欧州委員会は「これは競合排除を目的とした不当な自己優遇であり、健全な競争を阻害した」と結論づけました。

EUの命令とGoogleの対応⏳
欧州委員会はGoogleに対して:
- 自己優遇の即時停止
- アドテク業界における 利益相反の解消措置 の実施
を命令しました。Googleには是正策を提出するための 60日の猶予 が与えられています。もし不十分と判断されれば、さらに厳しい救済措置(事業の一部売却など)が取られる可能性があります。
なお、この罰金額は 2006年の罰則ガイドライン に基づき、違反期間(2014〜2025年)や市場支配の重大性を考慮して算出されたものです。

世界各国で続くGoogleへの独禁法調査🌍
今回のEU制裁だけでなく、Googleは世界各国で独占禁止法違反の調査を受けています。
- 🇺🇸 アメリカ:2025年4月、連邦地裁が「オンライン広告技術での独禁法違反」を認定。ただし一部分野では独占状態を否定したため、Googleは「半分勝利」とコメント。
- 🇨🇦 カナダ:同様に反競争的行為を理由に提訴され、広告ツール売却や罰金が求められている。
Googleはグローバルに広告ビジネスを展開しているため、今後も各国の規制当局との対立は続くと見られます。

Googleとアメリカ政府の反応🇺🇸💬
Googleの広報担当者は 「控訴する意向」 を明らかにし、
「広告主とパブリッシャーにサービスを提供することに反競争的な要素はない。
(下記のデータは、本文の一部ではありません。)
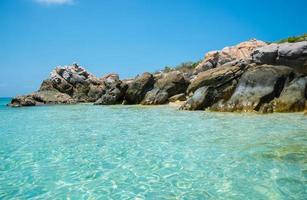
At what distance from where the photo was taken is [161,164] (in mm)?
8703

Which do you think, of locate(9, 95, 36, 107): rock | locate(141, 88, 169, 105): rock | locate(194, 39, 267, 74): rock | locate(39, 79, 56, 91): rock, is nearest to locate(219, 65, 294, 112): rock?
locate(141, 88, 169, 105): rock

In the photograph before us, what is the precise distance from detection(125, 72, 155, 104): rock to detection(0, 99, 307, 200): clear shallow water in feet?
66.4

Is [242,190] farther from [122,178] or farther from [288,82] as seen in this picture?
[288,82]

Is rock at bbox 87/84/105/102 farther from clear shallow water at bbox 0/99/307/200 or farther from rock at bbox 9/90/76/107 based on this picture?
clear shallow water at bbox 0/99/307/200

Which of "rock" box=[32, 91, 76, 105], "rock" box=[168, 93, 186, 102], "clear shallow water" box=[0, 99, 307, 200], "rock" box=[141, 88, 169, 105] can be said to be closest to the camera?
"clear shallow water" box=[0, 99, 307, 200]

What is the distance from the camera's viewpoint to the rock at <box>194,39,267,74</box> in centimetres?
4299

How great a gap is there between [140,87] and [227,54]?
14.8m

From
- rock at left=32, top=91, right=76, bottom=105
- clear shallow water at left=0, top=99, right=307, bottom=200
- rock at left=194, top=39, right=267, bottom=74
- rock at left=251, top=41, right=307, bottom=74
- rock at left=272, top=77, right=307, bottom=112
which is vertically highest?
rock at left=194, top=39, right=267, bottom=74

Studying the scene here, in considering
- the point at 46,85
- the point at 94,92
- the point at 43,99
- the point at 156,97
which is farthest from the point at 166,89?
the point at 46,85

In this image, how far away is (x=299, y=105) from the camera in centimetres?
1877

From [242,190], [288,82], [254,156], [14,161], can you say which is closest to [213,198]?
[242,190]

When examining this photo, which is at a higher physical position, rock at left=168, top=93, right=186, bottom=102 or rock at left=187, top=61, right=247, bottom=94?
rock at left=187, top=61, right=247, bottom=94

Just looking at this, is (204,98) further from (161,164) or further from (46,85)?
(46,85)

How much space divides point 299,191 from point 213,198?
1.66 metres
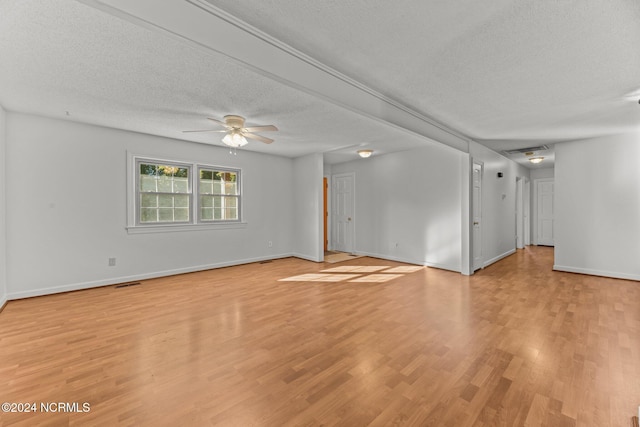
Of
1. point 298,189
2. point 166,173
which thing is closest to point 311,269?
point 298,189

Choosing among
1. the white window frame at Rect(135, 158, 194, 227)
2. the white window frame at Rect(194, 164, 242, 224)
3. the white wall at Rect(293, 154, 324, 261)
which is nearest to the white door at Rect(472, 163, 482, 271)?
the white wall at Rect(293, 154, 324, 261)

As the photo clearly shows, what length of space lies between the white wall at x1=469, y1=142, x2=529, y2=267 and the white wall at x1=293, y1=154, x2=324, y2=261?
3.28m

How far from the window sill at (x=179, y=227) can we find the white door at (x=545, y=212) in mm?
9256

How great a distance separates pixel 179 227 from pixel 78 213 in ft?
4.87

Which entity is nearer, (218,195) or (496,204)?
(218,195)

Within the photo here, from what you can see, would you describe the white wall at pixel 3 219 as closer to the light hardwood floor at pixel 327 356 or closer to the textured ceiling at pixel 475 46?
the light hardwood floor at pixel 327 356

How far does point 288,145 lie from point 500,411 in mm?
5037

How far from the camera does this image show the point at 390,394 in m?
1.83

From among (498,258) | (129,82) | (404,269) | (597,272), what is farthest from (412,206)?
(129,82)

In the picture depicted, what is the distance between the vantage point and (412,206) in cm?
605

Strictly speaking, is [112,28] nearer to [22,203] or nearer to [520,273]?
[22,203]

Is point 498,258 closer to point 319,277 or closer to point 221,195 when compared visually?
point 319,277

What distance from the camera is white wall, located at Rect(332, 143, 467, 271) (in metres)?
5.35

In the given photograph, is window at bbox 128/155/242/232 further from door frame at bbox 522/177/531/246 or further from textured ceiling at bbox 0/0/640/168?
door frame at bbox 522/177/531/246
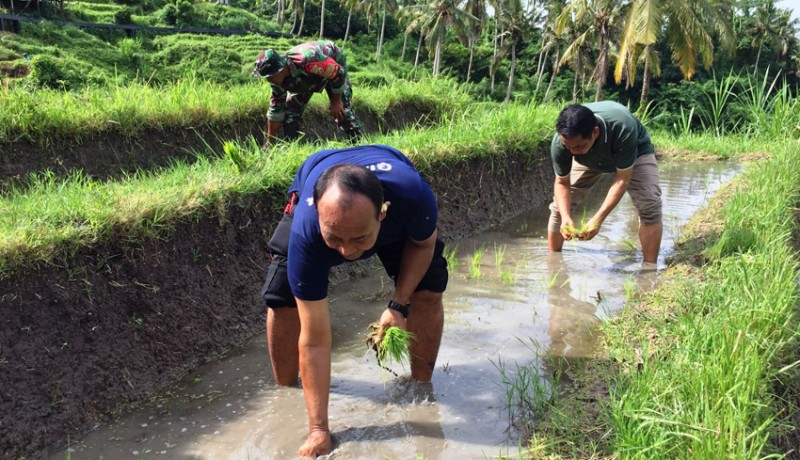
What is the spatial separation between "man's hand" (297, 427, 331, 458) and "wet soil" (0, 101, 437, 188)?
103 inches

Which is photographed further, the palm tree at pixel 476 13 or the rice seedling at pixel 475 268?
the palm tree at pixel 476 13

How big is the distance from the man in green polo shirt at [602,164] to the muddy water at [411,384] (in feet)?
1.22

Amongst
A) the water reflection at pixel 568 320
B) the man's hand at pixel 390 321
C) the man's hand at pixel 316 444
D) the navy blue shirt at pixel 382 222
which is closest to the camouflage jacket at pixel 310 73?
the water reflection at pixel 568 320

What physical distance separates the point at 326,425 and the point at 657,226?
3.32 metres

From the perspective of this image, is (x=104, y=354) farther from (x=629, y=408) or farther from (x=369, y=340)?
(x=629, y=408)

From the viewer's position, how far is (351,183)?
202 centimetres

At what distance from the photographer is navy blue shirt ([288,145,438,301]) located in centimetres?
222

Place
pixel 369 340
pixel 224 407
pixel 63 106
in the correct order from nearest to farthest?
1. pixel 369 340
2. pixel 224 407
3. pixel 63 106

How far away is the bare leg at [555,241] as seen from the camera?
5179 millimetres

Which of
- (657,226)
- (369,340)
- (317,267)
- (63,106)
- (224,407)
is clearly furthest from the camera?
(63,106)

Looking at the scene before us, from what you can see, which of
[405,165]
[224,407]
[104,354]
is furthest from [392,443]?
[104,354]

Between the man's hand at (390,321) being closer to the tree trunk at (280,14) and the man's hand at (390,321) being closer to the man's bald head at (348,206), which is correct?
the man's bald head at (348,206)

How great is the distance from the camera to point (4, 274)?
109 inches

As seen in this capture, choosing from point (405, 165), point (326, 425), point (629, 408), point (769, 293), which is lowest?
point (326, 425)
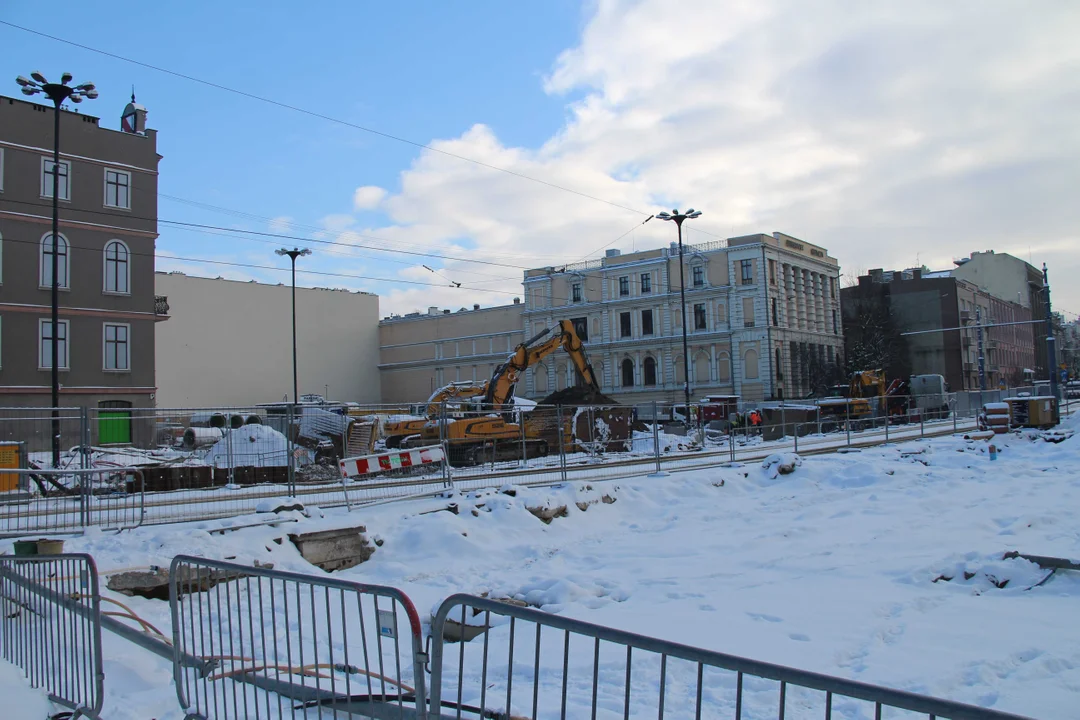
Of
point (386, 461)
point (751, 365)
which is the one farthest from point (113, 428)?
point (751, 365)

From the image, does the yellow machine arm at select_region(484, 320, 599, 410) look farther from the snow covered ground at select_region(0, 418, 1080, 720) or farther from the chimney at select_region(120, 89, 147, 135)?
the chimney at select_region(120, 89, 147, 135)

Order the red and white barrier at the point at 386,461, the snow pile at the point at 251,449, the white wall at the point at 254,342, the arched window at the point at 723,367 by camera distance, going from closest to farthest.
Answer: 1. the red and white barrier at the point at 386,461
2. the snow pile at the point at 251,449
3. the white wall at the point at 254,342
4. the arched window at the point at 723,367

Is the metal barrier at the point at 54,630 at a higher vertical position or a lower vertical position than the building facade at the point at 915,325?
lower

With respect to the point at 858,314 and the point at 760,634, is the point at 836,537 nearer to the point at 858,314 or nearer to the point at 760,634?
the point at 760,634

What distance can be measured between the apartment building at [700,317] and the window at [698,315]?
9 centimetres

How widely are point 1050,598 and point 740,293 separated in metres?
61.4

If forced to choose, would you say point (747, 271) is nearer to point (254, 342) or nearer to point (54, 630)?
point (254, 342)

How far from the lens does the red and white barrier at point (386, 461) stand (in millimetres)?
14250

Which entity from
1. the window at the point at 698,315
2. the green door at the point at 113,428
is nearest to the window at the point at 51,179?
the green door at the point at 113,428

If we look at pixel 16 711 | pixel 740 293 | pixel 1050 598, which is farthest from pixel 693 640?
pixel 740 293

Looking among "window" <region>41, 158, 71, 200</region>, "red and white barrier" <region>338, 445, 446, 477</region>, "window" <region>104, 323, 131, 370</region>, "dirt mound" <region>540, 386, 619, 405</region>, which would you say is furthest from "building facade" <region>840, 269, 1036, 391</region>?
"red and white barrier" <region>338, 445, 446, 477</region>

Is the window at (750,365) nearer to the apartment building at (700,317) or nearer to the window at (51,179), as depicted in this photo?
the apartment building at (700,317)

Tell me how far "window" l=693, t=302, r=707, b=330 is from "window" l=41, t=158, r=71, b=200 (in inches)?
1923

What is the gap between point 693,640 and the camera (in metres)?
7.85
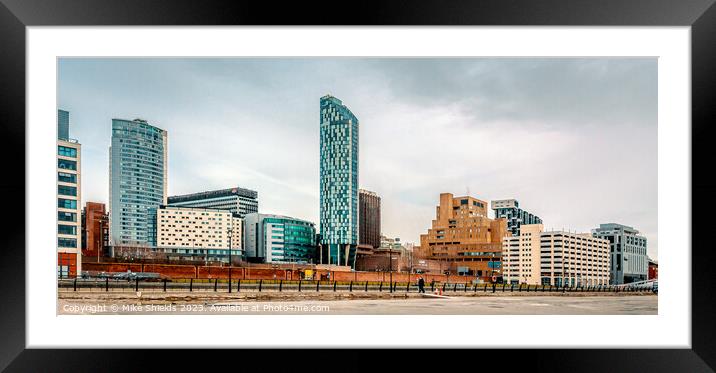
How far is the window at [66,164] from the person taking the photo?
207 inches

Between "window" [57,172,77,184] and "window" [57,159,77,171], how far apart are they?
0.08 metres

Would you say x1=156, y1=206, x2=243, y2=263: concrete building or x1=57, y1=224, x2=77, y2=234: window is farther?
x1=156, y1=206, x2=243, y2=263: concrete building

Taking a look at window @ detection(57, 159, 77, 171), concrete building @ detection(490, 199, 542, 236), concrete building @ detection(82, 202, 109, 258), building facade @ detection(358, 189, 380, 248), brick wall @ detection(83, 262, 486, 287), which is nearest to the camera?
window @ detection(57, 159, 77, 171)

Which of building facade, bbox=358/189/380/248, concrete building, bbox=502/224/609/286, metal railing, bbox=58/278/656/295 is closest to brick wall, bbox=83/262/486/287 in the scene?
metal railing, bbox=58/278/656/295

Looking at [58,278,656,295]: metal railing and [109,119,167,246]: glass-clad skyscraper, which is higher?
[109,119,167,246]: glass-clad skyscraper

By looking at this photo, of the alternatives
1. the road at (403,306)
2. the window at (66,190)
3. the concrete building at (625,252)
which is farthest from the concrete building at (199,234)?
the concrete building at (625,252)

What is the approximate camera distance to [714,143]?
3.74m

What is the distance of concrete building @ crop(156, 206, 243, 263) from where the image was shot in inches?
279

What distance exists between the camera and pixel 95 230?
6.63 meters

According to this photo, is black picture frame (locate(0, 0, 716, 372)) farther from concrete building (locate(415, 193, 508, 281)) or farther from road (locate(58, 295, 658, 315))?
concrete building (locate(415, 193, 508, 281))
むしろ代替手段は増えている」
と反論しています。
さらに、アメリカの ドナルド・トランプ大統領 は自身のSNS Truth Social で次のように投稿。
- 「EUは再び偉大なアメリカ企業に打撃を与えた」
- 「これは不公平であり、米国は容認しない」
- 「必要であれば関税措置を発動し、米企業を守る」
とEUを強く非難しました。

まとめ📝
- EUがGoogleに 約5000億円の制裁金 を科す(独禁法違反)
- 理由は「自社サービスAdXの優遇」などの 競争阻害行為
- Googleには 60日以内に是正策提出 を命令
- Googleは 控訴を予定、米国政府も反発
今回のEUの動きは、アドテク市場における「プラットフォーム支配」への強い警告といえます。今後の是正策次第では、Googleが広告事業の一部売却に追い込まれる可能性もあり、世界的に注目される事案となりそうです。